Dr. William Kohn, a representative of the Delta Dental Plans Association, Oak Brook, Ill., makes that argument in testimony presented to the U.S. Department of Health and Human Services (HHS).
HHS is now conducting regional listening meetings to get information and opinions regulators will use as they are creating the EHB.
The Patient Protection and Affordable Care Act of 2010 (PPACA) calls for HHS to define an EHB package.
If PPACA takes effect as written and works as drafters expect, individuals and small employers will be able to use new federal subsidies to buy health coverage through a new system of health insurance distribution exchanges starting in 2014. Plan managers will have to help consumers and others compare plan costs, on and off the exchanges, by stating what percentage of the actuarial value of the EHB package that each major medical plan sold covers.
A bottom-level “bronze” plan must cover 60% of the actuarial value of the EHB package, and a top-level “platinum” plan must cover 90% of the actuarial value of the EHB package.

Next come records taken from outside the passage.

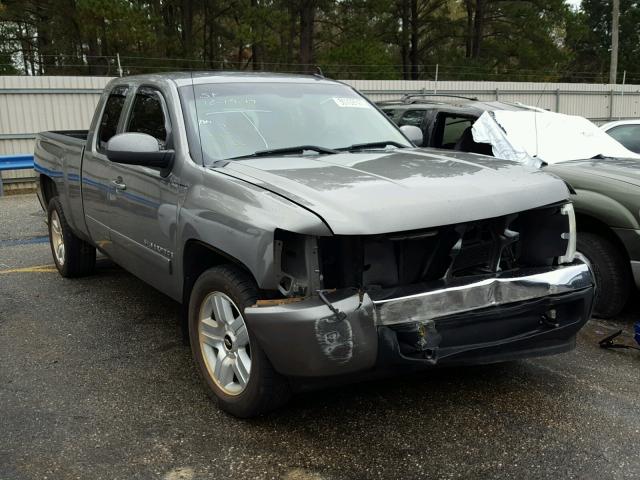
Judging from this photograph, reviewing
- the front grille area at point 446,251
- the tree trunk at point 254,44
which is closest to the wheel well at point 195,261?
the front grille area at point 446,251

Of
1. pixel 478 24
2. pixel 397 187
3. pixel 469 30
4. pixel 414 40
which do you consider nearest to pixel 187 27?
pixel 414 40

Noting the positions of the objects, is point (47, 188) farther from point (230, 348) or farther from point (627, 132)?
point (627, 132)

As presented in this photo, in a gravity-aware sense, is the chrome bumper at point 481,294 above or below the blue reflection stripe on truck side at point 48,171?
below

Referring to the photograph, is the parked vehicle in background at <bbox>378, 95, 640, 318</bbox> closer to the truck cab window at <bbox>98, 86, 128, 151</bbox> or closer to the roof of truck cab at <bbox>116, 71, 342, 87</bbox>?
the roof of truck cab at <bbox>116, 71, 342, 87</bbox>

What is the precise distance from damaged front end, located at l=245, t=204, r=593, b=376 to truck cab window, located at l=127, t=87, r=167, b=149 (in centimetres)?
165

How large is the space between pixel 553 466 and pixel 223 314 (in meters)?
1.73

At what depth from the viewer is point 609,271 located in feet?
15.5

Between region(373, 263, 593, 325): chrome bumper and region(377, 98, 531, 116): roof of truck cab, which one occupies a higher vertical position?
region(377, 98, 531, 116): roof of truck cab

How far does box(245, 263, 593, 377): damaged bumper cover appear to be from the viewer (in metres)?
2.80

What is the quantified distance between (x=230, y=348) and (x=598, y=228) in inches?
118

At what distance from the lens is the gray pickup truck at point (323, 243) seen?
9.45ft

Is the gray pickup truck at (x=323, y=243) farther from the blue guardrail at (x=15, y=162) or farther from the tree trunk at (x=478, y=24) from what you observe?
the tree trunk at (x=478, y=24)

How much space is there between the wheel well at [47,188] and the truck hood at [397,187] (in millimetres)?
3463

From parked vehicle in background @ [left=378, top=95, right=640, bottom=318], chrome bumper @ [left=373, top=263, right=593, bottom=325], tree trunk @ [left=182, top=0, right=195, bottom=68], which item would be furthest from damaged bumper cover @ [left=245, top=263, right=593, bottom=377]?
tree trunk @ [left=182, top=0, right=195, bottom=68]
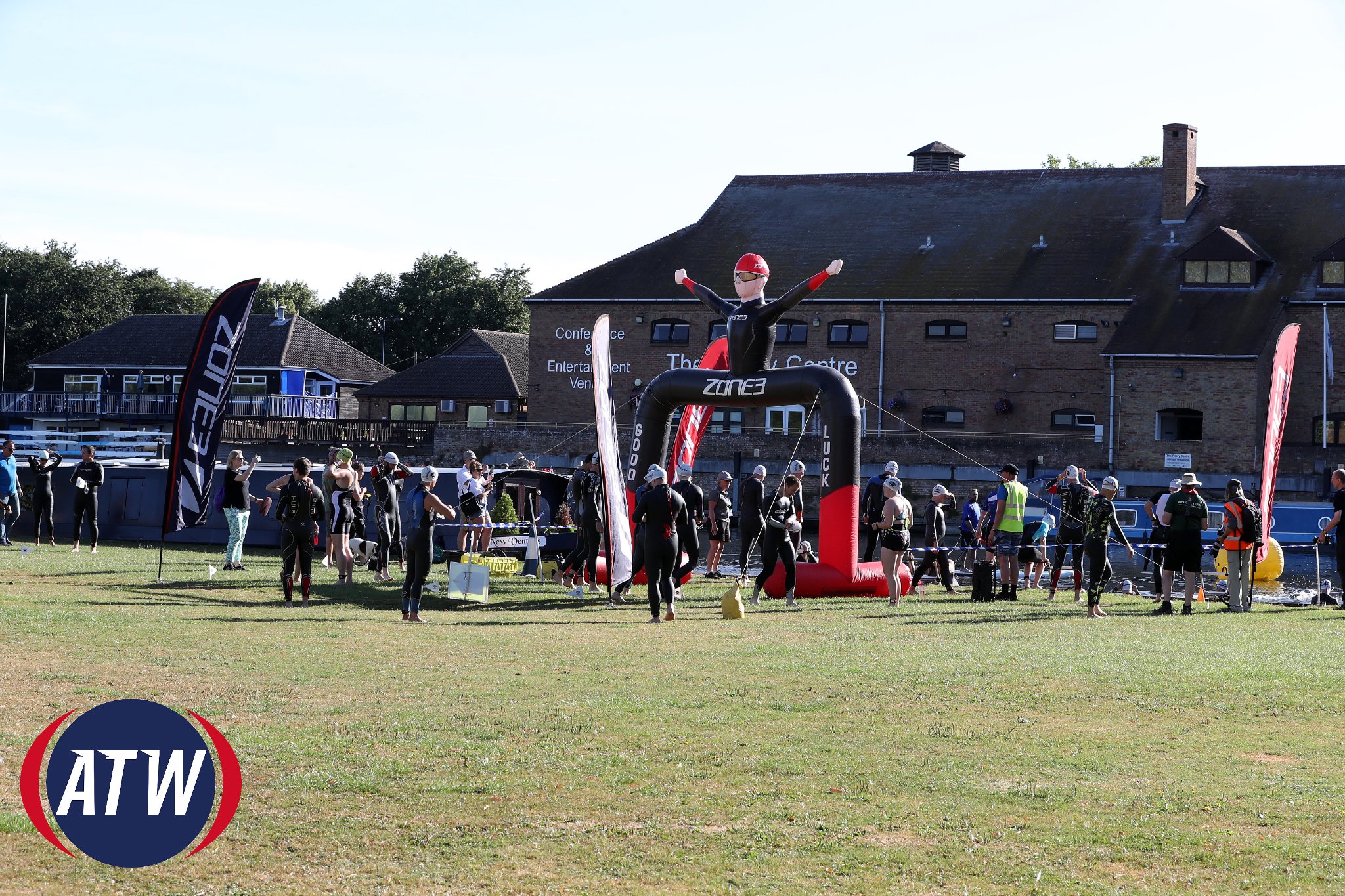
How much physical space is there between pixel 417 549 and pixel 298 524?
1891 mm

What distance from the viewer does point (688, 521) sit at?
17.4 metres

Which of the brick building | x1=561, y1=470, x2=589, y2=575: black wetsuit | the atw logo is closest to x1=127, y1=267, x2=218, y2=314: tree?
the brick building

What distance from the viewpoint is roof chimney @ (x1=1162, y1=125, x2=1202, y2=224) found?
49.7 metres

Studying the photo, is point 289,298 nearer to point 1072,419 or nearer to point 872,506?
point 1072,419

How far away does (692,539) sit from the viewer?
17578 millimetres

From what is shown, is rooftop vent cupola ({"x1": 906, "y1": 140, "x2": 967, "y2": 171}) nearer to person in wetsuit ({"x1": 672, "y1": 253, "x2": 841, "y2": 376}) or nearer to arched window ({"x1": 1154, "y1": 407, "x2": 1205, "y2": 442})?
arched window ({"x1": 1154, "y1": 407, "x2": 1205, "y2": 442})

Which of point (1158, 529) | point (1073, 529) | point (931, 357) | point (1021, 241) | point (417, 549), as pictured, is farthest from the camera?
point (1021, 241)

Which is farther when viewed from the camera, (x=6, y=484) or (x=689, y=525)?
(x=6, y=484)


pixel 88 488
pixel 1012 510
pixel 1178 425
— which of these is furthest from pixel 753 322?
pixel 1178 425

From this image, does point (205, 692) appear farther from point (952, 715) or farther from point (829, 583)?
point (829, 583)

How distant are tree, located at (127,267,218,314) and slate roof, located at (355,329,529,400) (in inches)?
1202

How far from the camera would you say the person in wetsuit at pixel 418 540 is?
15695 millimetres

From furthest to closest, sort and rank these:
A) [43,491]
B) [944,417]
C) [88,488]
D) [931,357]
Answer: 1. [944,417]
2. [931,357]
3. [43,491]
4. [88,488]

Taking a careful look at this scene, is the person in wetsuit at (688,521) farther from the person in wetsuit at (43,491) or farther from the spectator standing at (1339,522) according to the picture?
the person in wetsuit at (43,491)
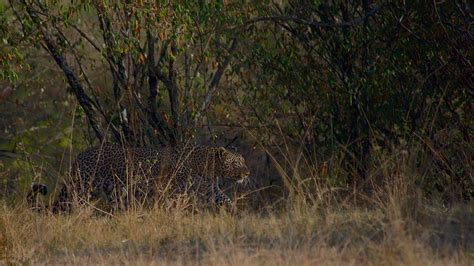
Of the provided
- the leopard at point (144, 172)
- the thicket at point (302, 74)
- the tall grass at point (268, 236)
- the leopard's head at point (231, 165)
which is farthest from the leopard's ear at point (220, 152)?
the tall grass at point (268, 236)

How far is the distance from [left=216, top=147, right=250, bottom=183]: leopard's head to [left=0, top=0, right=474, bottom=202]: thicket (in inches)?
16.4

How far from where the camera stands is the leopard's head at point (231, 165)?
40.1 ft

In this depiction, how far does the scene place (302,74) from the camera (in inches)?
457

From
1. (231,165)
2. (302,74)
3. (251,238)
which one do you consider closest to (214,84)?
(231,165)

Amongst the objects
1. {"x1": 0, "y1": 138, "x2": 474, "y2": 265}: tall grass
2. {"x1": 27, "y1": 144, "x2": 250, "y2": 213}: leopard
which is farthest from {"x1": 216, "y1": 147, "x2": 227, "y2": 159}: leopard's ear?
{"x1": 0, "y1": 138, "x2": 474, "y2": 265}: tall grass

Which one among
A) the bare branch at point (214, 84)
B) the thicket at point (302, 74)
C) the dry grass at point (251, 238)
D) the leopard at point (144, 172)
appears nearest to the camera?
the dry grass at point (251, 238)

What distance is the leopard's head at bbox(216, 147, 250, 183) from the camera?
12.2 metres

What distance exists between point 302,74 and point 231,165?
1.50 metres

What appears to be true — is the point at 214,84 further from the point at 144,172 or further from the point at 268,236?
the point at 268,236

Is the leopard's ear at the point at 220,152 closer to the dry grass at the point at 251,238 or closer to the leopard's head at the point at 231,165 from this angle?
the leopard's head at the point at 231,165

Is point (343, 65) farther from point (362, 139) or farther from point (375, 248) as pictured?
point (375, 248)

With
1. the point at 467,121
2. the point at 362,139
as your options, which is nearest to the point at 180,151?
the point at 362,139

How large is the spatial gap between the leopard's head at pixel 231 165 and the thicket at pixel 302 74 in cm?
42

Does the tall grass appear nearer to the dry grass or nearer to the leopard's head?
the dry grass
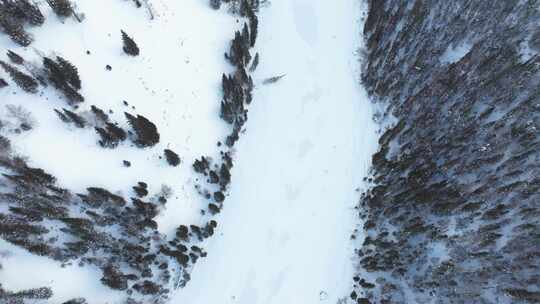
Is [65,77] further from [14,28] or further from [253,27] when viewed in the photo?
[253,27]

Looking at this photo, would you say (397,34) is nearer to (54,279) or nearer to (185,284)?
(185,284)

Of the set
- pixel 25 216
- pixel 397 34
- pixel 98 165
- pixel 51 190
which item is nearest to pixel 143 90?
pixel 98 165

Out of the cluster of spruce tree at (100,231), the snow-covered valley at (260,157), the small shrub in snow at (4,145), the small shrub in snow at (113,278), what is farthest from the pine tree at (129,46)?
the small shrub in snow at (113,278)

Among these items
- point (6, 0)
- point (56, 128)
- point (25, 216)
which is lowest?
point (25, 216)

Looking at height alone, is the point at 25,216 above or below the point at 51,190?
below

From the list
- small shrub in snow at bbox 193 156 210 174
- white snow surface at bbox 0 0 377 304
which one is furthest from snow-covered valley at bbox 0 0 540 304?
small shrub in snow at bbox 193 156 210 174

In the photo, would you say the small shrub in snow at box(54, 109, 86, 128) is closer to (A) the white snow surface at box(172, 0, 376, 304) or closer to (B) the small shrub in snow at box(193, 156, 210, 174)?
(B) the small shrub in snow at box(193, 156, 210, 174)

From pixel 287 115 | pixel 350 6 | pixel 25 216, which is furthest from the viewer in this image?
pixel 350 6
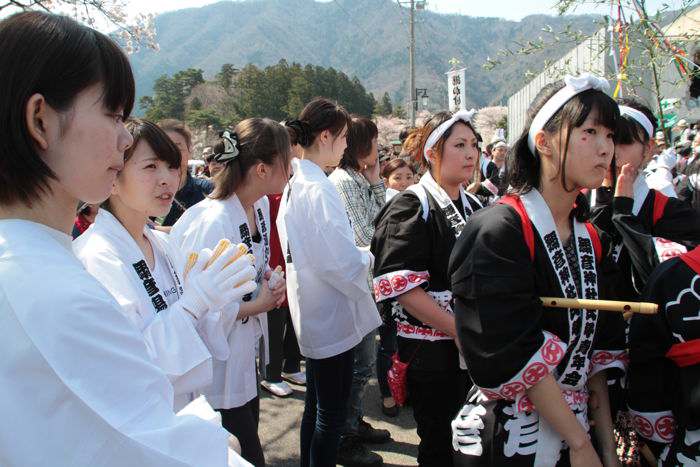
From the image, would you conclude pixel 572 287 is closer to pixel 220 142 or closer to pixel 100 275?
pixel 100 275

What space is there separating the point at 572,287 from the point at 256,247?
68.1 inches

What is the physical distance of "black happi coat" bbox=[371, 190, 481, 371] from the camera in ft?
8.09

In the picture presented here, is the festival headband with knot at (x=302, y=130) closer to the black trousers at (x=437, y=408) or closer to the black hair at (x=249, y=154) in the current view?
the black hair at (x=249, y=154)

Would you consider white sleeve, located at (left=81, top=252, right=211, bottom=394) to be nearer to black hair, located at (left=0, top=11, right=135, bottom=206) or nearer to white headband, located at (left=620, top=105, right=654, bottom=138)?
black hair, located at (left=0, top=11, right=135, bottom=206)

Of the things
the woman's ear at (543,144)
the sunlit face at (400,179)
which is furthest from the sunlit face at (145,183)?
the sunlit face at (400,179)

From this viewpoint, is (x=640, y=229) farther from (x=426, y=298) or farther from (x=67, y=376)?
(x=67, y=376)

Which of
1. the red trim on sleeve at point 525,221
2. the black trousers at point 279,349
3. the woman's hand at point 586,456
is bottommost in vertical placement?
the black trousers at point 279,349

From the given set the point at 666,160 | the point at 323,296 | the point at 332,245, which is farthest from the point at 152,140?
the point at 666,160

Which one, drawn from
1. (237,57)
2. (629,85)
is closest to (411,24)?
(629,85)

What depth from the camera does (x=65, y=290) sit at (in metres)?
0.84

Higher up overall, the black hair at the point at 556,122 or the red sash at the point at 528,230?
the black hair at the point at 556,122

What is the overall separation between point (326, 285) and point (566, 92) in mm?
1672

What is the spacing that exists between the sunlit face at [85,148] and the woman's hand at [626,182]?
7.22 ft

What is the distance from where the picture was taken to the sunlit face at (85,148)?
97 cm
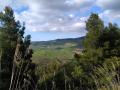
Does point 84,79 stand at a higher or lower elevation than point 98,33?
lower

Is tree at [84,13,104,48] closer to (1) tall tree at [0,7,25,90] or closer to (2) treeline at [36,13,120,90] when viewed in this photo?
(2) treeline at [36,13,120,90]

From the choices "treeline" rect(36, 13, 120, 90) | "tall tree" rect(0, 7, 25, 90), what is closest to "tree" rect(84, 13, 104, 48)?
"treeline" rect(36, 13, 120, 90)

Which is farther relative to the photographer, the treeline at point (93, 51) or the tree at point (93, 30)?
the tree at point (93, 30)

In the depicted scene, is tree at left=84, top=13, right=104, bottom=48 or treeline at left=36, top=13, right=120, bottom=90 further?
tree at left=84, top=13, right=104, bottom=48

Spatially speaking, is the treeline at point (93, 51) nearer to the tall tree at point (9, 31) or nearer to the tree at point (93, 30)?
the tree at point (93, 30)

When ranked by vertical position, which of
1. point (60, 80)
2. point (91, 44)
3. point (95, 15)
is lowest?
point (60, 80)

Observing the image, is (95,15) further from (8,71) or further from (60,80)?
(8,71)

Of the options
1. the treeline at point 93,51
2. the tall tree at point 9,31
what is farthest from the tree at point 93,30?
the tall tree at point 9,31

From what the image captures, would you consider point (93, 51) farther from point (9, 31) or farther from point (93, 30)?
point (9, 31)

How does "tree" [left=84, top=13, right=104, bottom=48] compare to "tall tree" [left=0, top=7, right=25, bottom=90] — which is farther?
"tree" [left=84, top=13, right=104, bottom=48]

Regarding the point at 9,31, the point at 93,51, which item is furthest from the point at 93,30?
the point at 9,31

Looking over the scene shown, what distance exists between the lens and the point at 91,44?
49.9 meters

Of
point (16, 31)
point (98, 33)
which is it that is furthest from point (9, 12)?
point (98, 33)

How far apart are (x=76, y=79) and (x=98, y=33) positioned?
31.9 ft
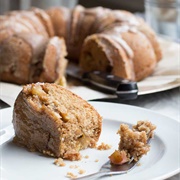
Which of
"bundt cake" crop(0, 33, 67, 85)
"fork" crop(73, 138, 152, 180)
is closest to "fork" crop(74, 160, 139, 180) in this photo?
"fork" crop(73, 138, 152, 180)

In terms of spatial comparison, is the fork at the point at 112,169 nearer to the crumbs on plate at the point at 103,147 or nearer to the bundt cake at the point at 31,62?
the crumbs on plate at the point at 103,147

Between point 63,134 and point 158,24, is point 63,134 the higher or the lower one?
the higher one

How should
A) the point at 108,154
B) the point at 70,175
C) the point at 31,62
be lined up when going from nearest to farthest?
the point at 70,175, the point at 108,154, the point at 31,62

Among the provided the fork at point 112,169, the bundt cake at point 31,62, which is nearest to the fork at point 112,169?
the fork at point 112,169

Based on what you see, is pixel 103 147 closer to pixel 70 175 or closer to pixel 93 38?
pixel 70 175

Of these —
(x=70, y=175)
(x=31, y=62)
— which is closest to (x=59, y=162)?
(x=70, y=175)

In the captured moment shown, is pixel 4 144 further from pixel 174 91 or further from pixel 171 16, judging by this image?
pixel 171 16

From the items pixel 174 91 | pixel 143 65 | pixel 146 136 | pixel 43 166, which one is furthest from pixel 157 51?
pixel 43 166
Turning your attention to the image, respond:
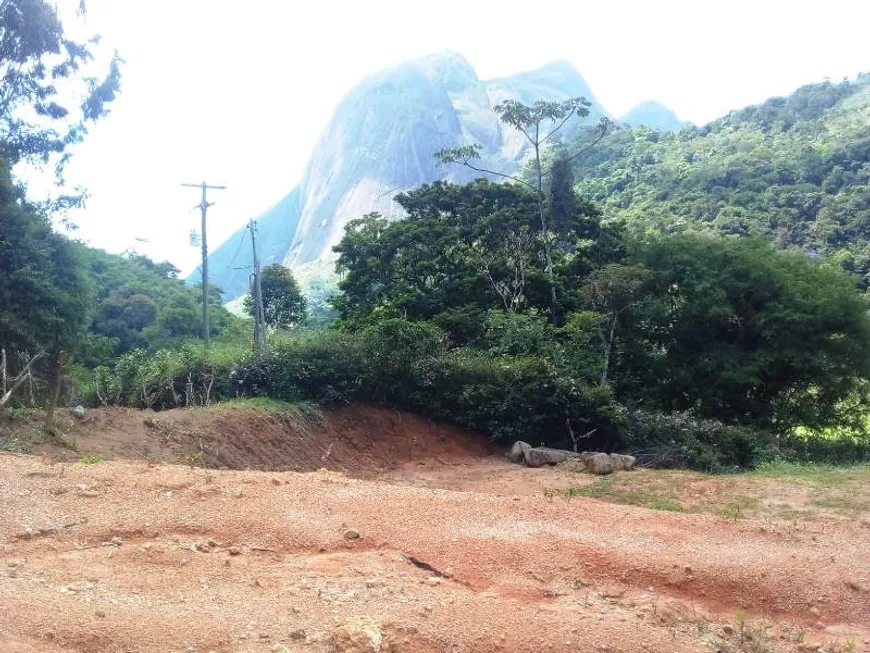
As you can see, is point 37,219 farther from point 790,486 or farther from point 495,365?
point 790,486

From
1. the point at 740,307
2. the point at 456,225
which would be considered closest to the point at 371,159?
the point at 456,225

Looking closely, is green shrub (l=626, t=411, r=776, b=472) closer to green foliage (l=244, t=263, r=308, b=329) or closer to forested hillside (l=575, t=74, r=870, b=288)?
forested hillside (l=575, t=74, r=870, b=288)

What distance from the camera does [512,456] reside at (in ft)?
56.6

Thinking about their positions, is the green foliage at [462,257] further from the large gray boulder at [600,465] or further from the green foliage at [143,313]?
the green foliage at [143,313]

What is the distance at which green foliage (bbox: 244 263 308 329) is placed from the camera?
118 ft

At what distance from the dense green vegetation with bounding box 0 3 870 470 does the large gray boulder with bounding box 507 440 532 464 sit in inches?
34.7

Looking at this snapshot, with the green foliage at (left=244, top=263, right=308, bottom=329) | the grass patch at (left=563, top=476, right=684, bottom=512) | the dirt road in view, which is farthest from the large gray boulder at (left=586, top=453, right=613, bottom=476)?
the green foliage at (left=244, top=263, right=308, bottom=329)

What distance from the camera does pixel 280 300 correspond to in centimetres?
3625

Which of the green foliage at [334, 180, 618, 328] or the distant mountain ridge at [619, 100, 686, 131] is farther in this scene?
the distant mountain ridge at [619, 100, 686, 131]

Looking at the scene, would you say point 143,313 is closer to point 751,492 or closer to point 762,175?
point 751,492

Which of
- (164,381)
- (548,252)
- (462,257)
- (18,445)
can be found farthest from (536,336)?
(18,445)

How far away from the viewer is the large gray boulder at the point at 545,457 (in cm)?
1616

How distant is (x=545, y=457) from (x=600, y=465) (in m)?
1.97

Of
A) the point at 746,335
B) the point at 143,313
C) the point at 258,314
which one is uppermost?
the point at 143,313
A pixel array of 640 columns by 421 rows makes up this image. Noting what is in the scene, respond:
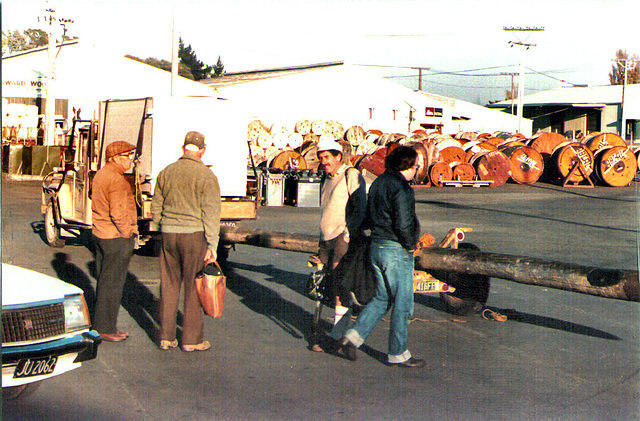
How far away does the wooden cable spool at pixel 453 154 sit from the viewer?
116 feet

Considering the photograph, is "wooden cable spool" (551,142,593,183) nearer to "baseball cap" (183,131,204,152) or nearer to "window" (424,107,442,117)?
"window" (424,107,442,117)

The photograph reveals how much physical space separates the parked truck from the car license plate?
276 inches

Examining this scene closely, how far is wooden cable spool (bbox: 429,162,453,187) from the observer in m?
34.7

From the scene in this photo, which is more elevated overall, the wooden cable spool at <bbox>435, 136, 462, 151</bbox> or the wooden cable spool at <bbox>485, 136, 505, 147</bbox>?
the wooden cable spool at <bbox>485, 136, 505, 147</bbox>

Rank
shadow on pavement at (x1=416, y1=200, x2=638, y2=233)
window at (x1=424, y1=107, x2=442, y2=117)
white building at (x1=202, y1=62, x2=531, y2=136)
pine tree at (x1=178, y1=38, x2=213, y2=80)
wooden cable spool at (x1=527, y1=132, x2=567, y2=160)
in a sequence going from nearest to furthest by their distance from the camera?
shadow on pavement at (x1=416, y1=200, x2=638, y2=233) < wooden cable spool at (x1=527, y1=132, x2=567, y2=160) < white building at (x1=202, y1=62, x2=531, y2=136) < window at (x1=424, y1=107, x2=442, y2=117) < pine tree at (x1=178, y1=38, x2=213, y2=80)

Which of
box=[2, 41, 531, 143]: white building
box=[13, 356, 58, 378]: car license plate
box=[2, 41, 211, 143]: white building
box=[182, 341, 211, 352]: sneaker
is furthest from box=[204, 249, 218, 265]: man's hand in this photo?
box=[2, 41, 211, 143]: white building

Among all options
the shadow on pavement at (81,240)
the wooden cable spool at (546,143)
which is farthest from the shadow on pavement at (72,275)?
the wooden cable spool at (546,143)

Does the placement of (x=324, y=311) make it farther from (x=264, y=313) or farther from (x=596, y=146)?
(x=596, y=146)

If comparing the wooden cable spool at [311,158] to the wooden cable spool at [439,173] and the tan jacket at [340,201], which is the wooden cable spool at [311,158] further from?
the tan jacket at [340,201]

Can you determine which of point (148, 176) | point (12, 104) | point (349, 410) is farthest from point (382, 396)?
point (12, 104)

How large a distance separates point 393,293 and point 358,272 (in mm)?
378

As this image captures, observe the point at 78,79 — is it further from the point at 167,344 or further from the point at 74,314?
the point at 74,314

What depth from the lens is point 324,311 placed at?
8.96 meters

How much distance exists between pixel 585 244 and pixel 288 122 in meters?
38.3
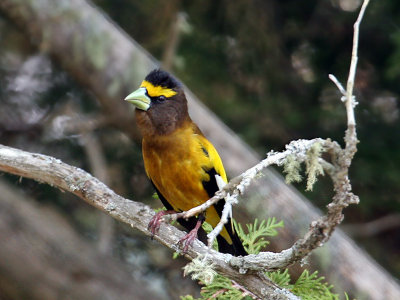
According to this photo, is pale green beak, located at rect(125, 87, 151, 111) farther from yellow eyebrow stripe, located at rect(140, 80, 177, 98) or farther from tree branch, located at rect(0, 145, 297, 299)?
tree branch, located at rect(0, 145, 297, 299)

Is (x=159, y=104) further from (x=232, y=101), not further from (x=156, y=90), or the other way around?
(x=232, y=101)

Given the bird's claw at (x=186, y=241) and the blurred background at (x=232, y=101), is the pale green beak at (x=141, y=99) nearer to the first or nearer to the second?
the bird's claw at (x=186, y=241)

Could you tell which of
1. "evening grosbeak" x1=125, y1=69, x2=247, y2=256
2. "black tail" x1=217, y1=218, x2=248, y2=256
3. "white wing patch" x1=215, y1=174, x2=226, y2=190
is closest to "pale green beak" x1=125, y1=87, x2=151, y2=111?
"evening grosbeak" x1=125, y1=69, x2=247, y2=256

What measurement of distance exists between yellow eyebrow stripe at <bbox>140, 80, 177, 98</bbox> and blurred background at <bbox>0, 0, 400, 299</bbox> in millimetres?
1404

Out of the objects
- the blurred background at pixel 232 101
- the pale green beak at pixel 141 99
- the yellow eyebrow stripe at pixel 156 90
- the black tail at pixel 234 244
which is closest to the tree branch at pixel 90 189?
Result: the black tail at pixel 234 244

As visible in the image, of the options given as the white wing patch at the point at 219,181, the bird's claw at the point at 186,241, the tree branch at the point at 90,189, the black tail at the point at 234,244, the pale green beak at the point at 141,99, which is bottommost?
the tree branch at the point at 90,189

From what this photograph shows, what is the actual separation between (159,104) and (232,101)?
1910 mm

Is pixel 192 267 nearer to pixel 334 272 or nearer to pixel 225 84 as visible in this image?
pixel 334 272

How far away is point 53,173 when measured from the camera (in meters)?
2.93

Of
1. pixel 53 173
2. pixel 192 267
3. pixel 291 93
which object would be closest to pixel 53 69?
pixel 291 93

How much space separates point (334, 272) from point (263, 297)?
1611mm

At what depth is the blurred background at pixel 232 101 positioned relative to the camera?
4973mm

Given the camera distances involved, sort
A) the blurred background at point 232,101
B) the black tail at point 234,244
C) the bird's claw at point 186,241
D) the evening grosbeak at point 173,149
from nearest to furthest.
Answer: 1. the bird's claw at point 186,241
2. the black tail at point 234,244
3. the evening grosbeak at point 173,149
4. the blurred background at point 232,101

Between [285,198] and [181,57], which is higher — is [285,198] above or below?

PPACA requires the EHB package to include dental benefits for children.
Kohn, a former director of the Division of Oral Health at the Centers for Disease Control and Prevention (CDC), is now a vice president at Delta Dental, an association that represents a national system of large, nonprofit dental plans. The plans provide dental coverage for 56 million people, including 18 million children.
Kohn notes in a written version of testimony delivered at an HHS meeting in October that scientists are finding evidence that problems with oral health can hurt an individual’s overall physical health.
“Fortunately, dental disease is also highly preventable, and cost-effective, science-based preventive therapies exist to virtually eliminate dental disease if applied at the right time, at the right frequency, and to the right children,” Kohn says in the written testimony.
CDC figures show that just 20% of the children ages 2 to 19 get 80% of all the cavities that children get, and many of the children who get the cavities are low-income children who lack regular access to dental coverage and dental care, Kohn says.